As mortes coincidiram com os ganhos no campo de batalha e uma intolerância maior da opinião pública em relação ao grupo extremista.

As novas leis antiterrorismo deram ao Exército maiores poderes legais e, de uns meses para cá, o número de mortes sob sua custódia vem caindo, coincidindo com a instauração de uma corte militar, autorizada pelo Parlamento em janeiro. Fayaz Zafar, jornalista do Vale do Swat, contou 48 corpos devolvidos à região em 2014; este ano, foram só cinco, sendo a última devolução em dois de junho.

Para os especialistas, tal estrutura está muito aquém dos padrões internacionais e sua autoridade já vem sendo questionada pelo Supremo Tribunal nacional. Porém não há oposição pública contra essas cortes, principalmente desde o massacre perpetrado pelo Talibã que matou 150 pessoas em dezembro, na maioria crianças. As autoridades apertaram o cerco contra os militantes em outras frentes também, acabando com a moratória sobre a pena de morte, o que levou 178 presos à forca.

Um ex-detento do Swat conta que apanhou com arame farpado, chegou a comer sabão de tanta fome e foi forçado a dar falso testemunho contra outros presos.

“Eu me senti culpado, mas sabia que apanharia ainda mais se me recusasse a fazê-lo”, confessa o homem que só falou sob a condição de anonimato.
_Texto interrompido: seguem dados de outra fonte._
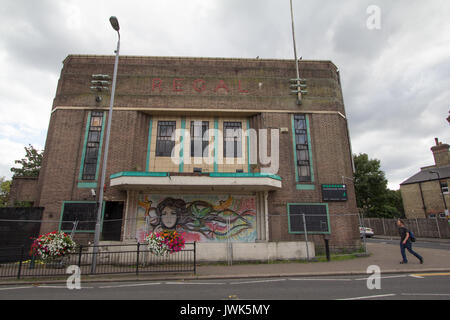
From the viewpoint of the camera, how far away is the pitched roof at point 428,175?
35625mm

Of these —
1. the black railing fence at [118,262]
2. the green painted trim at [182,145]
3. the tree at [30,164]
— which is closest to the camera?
the black railing fence at [118,262]

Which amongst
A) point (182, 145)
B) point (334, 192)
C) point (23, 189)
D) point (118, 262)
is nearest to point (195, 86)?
point (182, 145)

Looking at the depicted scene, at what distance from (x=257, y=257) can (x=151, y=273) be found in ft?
18.0

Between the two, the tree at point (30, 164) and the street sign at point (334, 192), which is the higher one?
the tree at point (30, 164)

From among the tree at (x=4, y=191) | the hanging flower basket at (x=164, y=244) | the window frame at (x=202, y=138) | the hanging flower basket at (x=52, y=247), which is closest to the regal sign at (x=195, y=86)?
the window frame at (x=202, y=138)

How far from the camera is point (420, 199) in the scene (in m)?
38.1

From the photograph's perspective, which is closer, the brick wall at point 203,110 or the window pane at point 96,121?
A: the brick wall at point 203,110

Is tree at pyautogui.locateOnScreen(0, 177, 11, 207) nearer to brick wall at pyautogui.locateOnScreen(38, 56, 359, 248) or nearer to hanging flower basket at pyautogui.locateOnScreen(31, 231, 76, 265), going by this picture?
brick wall at pyautogui.locateOnScreen(38, 56, 359, 248)

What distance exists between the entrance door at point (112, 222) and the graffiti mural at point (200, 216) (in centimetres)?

Os parentes dos detidos mortos na prisão afirmam que são pressionados a enterrá-los às pressas, geralmente à noite, e muitas vezes forçados a desistir da autópsia, mesmo quando o corpo mostra sinais de violência. Em outros casos, os mulás são proibidos de rezarem pelos mortos.

No Swat, várias mulheres formaram um grupo de protesto para exigir notícias dos parentes através de protestos de rua e ações judiciais.

Poucos, porém, discordam do fato de os presos terem ligações com o Talibã. Muhammad, o rapaz que morreu, admitiu à família ter passado oito meses na companhia dos extremistas antes de ser preso, contam os parentes.

Jamaluddin Shah, funcionário público civil de Kohat, não acredita que os militares usem a tortura como prática comum. “Mas mesmo que usassem, não entendo o porquê de tanto alarde.”

“Você já viu os caras matando gente e distribuindo os vídeos depois?”, referindo-se aos vídeos de execuções. “Acha que eles merecem direitos humanos?”.